A Better Payroll Card – Prepaid Debit Cards Without Victimizing Employees
Big companies like McDonald’s, Taco Bell and Walgreens received a heavy dose of negative press recently – not to mention unwanted attention from New York’s attorney general – when a host of stories appeared highlighting the practice of paying some workers with prepaid debit cards. The stories detailed how large corporations can save a lot of money by replacing direct deposit or paper checks traditionally used to pay wages with prepaid debit cards.
But plenty of workers, many of them earning minimum wage, have complained about the practice, arguing that the fees associated with many prepaid cards take too large of a chunk from their earnings. But the use of prepaid debit cards to pay workers who don’t have traditional bank accounts isn’t necessarily a bad thing.
At least that’s the conclusion reached in an opinion piece published by the American Payroll Association (APA) and the National Consumer Law Center (NCLC), two advocacy groups with very different constituencies. The National Consumer Law Center has been focused on promoting economic security for low-income and other disadvantaged people while the American Payroll Association provides education and training to thousands of payroll professionals. “Though we represent different constituencies (low income consumers and payroll administrators), we agree that payroll cards can offer unbanked workers an economical, safe and convenient way to receive their wages,” write the authors, William Dunn of the APA and Lauren Sanders of the NCLC.

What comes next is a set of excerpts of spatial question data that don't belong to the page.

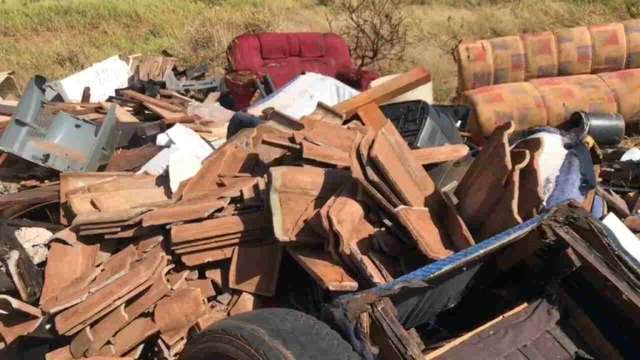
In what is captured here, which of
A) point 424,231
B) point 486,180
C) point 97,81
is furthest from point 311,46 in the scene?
point 424,231

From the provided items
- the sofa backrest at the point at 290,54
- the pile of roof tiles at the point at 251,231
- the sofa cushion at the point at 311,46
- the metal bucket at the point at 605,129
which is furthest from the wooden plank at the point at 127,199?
the sofa cushion at the point at 311,46

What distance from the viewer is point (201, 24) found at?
12.0m

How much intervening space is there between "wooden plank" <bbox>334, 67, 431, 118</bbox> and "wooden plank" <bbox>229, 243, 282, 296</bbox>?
1749 mm

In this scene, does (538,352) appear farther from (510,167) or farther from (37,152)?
(37,152)

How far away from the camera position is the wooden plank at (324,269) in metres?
3.17

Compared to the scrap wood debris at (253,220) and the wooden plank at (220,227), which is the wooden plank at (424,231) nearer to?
the scrap wood debris at (253,220)

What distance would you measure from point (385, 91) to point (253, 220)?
2.19 meters

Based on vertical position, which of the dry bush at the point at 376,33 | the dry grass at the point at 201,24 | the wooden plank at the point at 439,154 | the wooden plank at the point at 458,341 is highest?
the wooden plank at the point at 439,154

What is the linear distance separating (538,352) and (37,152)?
13.9 feet

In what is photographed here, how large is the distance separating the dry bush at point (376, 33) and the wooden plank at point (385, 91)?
3.87 meters

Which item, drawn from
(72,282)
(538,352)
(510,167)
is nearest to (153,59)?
(72,282)

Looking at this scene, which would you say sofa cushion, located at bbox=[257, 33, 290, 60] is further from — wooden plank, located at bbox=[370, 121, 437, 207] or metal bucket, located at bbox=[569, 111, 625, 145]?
wooden plank, located at bbox=[370, 121, 437, 207]

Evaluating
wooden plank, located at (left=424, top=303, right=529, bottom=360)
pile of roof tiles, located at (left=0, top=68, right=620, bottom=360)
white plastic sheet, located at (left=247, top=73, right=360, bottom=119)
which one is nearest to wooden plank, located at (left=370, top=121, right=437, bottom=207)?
pile of roof tiles, located at (left=0, top=68, right=620, bottom=360)

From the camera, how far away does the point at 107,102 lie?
7.28 m
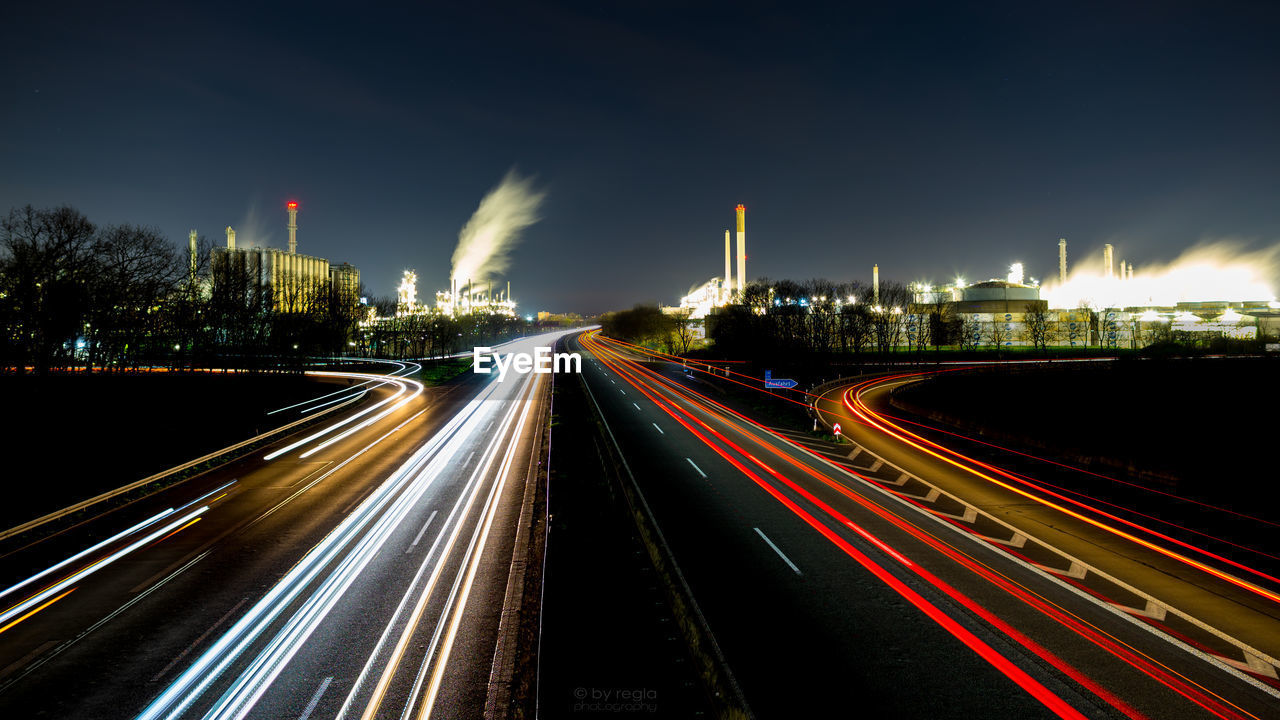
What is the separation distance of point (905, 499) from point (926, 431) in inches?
571

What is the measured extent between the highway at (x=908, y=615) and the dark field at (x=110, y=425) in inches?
787

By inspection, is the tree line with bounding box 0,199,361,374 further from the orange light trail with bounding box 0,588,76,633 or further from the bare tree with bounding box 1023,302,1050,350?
the bare tree with bounding box 1023,302,1050,350

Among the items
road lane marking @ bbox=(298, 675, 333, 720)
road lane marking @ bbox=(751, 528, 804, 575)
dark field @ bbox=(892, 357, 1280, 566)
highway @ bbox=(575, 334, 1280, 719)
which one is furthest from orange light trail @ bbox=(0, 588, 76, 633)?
dark field @ bbox=(892, 357, 1280, 566)

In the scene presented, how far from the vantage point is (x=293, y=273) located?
141 metres

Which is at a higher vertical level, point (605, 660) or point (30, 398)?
point (30, 398)

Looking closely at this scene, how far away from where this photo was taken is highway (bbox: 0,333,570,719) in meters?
8.84

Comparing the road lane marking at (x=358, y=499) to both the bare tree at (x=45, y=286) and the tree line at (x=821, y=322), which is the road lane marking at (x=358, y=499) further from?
the tree line at (x=821, y=322)

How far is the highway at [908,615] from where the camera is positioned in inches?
352

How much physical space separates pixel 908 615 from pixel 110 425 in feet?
124

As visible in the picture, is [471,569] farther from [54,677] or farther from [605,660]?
[54,677]

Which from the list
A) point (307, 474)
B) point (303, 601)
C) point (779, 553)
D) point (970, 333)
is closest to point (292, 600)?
point (303, 601)

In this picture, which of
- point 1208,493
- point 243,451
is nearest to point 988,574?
point 1208,493

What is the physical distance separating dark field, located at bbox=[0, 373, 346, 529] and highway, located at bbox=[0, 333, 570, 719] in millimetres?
3104

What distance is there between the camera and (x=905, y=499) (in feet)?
63.0
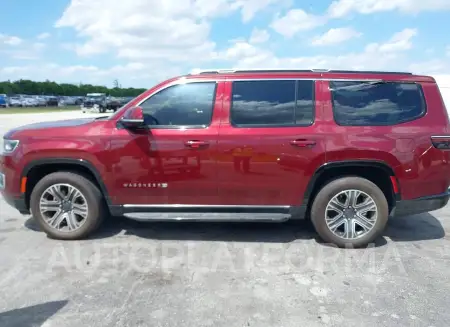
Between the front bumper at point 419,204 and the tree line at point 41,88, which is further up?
the tree line at point 41,88

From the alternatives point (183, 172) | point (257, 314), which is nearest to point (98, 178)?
A: point (183, 172)

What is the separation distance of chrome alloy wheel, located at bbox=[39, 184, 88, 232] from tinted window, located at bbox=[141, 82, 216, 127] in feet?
4.15

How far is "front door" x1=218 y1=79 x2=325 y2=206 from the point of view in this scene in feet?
13.5

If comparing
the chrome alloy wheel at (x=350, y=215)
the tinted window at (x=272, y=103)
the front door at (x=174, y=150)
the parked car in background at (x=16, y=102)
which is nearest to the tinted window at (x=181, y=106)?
the front door at (x=174, y=150)

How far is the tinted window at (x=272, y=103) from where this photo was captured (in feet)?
13.8

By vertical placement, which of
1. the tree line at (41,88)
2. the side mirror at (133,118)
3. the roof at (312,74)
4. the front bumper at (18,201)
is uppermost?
the tree line at (41,88)

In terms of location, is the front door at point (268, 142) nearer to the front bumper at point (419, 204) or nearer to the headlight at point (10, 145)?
the front bumper at point (419, 204)

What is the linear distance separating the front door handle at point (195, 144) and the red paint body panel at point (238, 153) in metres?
0.02

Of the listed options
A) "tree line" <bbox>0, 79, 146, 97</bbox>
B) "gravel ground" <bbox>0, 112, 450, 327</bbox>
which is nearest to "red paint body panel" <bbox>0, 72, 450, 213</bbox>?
"gravel ground" <bbox>0, 112, 450, 327</bbox>

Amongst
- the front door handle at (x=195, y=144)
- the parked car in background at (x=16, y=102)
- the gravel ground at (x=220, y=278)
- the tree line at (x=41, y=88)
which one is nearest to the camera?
the gravel ground at (x=220, y=278)

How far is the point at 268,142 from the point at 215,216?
1.02 meters

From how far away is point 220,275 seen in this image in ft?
11.9

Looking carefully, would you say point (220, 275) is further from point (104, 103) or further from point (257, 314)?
point (104, 103)

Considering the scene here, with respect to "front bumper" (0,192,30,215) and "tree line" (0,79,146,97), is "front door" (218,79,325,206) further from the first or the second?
"tree line" (0,79,146,97)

But the two organizations attach a host of caveats to their endorsement of the use of prepaid cards. Among the guidelines the groups suggest for the use of prepaid cards are
• At least once during each pay period employees should be able to access all of their wages without having to pay any fees. That means that workers should be able to go to an ATM, a bank teller or get cash back from a purchase without being hit with a charge.
• Workers should have a choice – be it direct deposit or paper check or prepaid card – about how to receive their pay. They should also be able to change the method of payment when they’d like.
• Employees should be offered a prepaid card that is widely accepted, such as one bearing the Visa, MasterCard or Discover logo. If possible, the cards used should have a large network of surcharge-free ATMs.
• Employers need to provide training about how prepaid debit cards work and what terms are required to understand them so that they can access their money without paying any fees.